(Collected data entries)
Begin
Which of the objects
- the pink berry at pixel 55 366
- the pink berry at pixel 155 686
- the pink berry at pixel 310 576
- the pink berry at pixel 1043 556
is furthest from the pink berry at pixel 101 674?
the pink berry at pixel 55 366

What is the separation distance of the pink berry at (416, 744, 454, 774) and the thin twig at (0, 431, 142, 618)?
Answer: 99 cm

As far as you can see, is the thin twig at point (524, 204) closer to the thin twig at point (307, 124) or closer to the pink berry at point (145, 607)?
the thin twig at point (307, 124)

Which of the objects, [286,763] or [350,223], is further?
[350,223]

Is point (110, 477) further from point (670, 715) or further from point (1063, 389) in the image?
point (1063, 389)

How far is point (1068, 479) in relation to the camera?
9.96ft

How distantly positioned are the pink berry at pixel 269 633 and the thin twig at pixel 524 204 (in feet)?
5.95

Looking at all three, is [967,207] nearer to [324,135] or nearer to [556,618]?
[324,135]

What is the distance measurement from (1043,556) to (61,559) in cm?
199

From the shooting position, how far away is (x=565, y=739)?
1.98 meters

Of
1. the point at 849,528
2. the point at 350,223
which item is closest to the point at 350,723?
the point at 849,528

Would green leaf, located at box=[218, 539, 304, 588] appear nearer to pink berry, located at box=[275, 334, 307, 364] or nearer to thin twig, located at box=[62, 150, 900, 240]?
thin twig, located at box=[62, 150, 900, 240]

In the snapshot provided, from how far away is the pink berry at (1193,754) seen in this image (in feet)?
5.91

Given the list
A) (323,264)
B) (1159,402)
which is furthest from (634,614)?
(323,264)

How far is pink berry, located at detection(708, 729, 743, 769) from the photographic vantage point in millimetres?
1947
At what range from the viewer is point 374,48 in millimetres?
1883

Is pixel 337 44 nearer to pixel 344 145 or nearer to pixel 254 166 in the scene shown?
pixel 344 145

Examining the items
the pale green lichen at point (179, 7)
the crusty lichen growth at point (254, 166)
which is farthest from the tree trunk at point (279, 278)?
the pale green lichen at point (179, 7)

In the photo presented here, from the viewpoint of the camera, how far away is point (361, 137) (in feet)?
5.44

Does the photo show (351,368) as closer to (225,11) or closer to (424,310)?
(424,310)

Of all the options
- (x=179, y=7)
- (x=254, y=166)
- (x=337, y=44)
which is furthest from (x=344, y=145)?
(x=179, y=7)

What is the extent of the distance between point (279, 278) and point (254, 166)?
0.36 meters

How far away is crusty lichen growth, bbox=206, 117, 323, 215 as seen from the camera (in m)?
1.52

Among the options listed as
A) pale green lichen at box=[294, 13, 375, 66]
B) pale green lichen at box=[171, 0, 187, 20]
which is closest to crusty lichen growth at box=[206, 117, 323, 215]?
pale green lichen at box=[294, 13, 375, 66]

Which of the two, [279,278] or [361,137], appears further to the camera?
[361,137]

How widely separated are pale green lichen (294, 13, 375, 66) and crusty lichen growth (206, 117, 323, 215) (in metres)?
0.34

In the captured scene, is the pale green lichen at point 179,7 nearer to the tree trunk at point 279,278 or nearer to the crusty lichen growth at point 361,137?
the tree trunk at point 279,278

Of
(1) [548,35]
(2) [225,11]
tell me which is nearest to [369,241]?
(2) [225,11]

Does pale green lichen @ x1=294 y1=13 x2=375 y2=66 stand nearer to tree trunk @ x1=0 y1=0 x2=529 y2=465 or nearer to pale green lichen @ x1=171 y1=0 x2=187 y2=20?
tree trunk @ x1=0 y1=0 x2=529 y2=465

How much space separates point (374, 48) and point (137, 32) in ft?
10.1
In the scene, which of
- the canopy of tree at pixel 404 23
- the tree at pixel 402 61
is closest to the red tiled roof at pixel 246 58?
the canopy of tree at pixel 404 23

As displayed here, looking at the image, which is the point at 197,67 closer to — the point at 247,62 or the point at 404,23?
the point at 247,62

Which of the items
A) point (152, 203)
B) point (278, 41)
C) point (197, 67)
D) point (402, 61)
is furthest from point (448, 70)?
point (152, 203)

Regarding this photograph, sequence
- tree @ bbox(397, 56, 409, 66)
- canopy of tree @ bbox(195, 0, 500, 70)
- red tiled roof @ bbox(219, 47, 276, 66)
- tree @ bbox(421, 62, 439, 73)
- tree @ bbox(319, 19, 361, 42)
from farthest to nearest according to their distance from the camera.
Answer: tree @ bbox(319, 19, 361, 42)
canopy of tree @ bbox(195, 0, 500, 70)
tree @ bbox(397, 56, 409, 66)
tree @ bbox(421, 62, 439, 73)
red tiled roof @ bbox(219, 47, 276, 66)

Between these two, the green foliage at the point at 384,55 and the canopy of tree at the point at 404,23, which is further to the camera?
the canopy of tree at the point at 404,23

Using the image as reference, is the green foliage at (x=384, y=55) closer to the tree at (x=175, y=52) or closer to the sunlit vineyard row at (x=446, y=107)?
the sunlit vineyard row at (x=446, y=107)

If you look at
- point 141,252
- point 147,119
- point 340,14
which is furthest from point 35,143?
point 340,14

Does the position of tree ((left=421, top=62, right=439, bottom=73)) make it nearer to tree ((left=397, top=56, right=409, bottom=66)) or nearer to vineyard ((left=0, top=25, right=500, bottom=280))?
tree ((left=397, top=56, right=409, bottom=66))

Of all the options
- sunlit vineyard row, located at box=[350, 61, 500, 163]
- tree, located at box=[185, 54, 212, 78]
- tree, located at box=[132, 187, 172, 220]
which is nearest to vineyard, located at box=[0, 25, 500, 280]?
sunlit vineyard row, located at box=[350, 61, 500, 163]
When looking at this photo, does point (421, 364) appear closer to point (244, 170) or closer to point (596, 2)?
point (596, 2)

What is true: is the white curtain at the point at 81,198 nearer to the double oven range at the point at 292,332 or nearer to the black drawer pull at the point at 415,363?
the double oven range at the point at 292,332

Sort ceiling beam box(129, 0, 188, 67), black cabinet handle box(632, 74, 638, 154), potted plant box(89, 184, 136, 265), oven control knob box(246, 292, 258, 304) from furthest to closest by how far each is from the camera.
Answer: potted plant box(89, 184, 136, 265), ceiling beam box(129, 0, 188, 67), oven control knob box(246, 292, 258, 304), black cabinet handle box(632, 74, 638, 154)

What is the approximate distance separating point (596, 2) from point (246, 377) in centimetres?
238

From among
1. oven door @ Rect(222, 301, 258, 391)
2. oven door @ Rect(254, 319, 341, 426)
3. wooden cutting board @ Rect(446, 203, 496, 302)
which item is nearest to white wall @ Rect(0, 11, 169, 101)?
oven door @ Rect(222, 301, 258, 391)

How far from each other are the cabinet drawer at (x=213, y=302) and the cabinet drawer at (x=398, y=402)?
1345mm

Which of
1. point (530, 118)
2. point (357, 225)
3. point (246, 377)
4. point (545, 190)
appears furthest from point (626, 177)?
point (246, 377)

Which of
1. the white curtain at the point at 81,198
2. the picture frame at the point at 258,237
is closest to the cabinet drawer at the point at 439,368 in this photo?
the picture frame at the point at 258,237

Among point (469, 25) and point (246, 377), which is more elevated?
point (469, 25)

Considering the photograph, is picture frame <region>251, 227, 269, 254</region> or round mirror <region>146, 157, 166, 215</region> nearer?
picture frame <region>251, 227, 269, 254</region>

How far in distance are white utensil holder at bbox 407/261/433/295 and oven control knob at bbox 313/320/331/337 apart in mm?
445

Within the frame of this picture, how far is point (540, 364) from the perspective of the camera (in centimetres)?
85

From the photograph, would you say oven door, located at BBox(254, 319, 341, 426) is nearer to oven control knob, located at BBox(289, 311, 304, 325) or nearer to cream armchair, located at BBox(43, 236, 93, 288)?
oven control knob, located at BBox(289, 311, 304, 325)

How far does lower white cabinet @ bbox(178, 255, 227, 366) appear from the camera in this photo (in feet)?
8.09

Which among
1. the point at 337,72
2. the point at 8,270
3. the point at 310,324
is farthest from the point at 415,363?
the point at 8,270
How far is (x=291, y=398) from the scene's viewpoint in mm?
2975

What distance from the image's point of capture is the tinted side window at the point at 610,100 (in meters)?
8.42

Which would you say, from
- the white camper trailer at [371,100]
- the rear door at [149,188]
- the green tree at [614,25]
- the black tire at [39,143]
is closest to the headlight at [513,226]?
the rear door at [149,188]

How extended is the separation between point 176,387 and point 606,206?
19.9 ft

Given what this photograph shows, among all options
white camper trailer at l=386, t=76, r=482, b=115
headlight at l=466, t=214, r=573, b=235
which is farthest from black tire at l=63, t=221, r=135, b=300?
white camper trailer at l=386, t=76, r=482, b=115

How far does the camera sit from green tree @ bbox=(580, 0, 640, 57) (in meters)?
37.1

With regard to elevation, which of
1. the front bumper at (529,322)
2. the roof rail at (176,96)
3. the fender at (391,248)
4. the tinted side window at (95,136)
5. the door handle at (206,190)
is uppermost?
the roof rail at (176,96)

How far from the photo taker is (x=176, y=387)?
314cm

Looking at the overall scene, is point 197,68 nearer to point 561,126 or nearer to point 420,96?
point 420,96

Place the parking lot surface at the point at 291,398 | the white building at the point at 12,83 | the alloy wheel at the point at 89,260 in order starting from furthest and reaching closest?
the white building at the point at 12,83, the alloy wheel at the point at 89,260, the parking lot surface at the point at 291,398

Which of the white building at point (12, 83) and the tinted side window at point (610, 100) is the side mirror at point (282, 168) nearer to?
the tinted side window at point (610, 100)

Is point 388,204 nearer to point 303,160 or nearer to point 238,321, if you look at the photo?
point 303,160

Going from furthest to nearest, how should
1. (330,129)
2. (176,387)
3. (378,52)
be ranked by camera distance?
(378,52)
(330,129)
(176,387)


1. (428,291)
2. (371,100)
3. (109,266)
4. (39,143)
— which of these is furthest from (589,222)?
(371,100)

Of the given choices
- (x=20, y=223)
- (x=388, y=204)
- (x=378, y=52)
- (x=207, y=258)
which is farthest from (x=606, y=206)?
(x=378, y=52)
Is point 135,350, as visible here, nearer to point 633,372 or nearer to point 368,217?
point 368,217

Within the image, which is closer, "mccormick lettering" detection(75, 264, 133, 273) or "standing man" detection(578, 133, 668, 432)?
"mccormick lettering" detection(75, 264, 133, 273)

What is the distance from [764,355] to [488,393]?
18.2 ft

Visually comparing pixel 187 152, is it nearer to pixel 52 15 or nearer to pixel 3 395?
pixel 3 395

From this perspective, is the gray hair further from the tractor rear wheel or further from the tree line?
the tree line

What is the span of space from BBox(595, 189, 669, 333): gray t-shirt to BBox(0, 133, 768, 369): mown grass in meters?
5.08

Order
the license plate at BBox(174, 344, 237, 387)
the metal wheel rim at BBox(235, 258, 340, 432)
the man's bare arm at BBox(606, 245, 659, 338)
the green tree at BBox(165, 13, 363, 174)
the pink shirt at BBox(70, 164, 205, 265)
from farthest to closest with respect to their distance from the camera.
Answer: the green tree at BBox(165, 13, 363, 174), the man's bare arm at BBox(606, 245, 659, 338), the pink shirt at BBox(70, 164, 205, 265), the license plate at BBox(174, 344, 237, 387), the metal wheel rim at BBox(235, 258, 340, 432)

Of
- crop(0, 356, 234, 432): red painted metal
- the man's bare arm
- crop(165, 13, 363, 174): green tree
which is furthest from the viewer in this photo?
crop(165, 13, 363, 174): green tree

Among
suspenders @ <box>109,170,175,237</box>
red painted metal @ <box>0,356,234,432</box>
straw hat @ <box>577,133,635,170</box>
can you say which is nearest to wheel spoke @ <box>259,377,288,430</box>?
End
Aim of the exercise
Give back, exactly as written, the lines from the one with "Within the image, which" to the last line.

Solved exercise
Within the image, which is closer, "mccormick lettering" detection(75, 264, 133, 273) or "standing man" detection(578, 133, 668, 432)?
"mccormick lettering" detection(75, 264, 133, 273)

What is the distance from [764,355] to [488,393]?
18.2 ft

Visually comparing pixel 187 152, is it nearer to pixel 52 15 or nearer to pixel 3 395?
pixel 3 395

From this perspective, is the gray hair further from the tractor rear wheel or further from the tree line?
the tree line

What is the span of space from BBox(595, 189, 669, 333): gray t-shirt to BBox(0, 133, 768, 369): mown grass in meters?
5.08

Order
the license plate at BBox(174, 344, 237, 387)
the metal wheel rim at BBox(235, 258, 340, 432)
the man's bare arm at BBox(606, 245, 659, 338)
the green tree at BBox(165, 13, 363, 174)
the pink shirt at BBox(70, 164, 205, 265)
from farthest to closest with respect to their distance from the camera.
Answer: the green tree at BBox(165, 13, 363, 174), the man's bare arm at BBox(606, 245, 659, 338), the pink shirt at BBox(70, 164, 205, 265), the license plate at BBox(174, 344, 237, 387), the metal wheel rim at BBox(235, 258, 340, 432)

Of
- crop(0, 356, 234, 432): red painted metal
- the man's bare arm
- crop(165, 13, 363, 174): green tree
which is furthest from the viewer in this photo?
crop(165, 13, 363, 174): green tree

Among
suspenders @ <box>109,170,175,237</box>
red painted metal @ <box>0,356,234,432</box>
straw hat @ <box>577,133,635,170</box>
can you say which is nearest to wheel spoke @ <box>259,377,288,430</box>?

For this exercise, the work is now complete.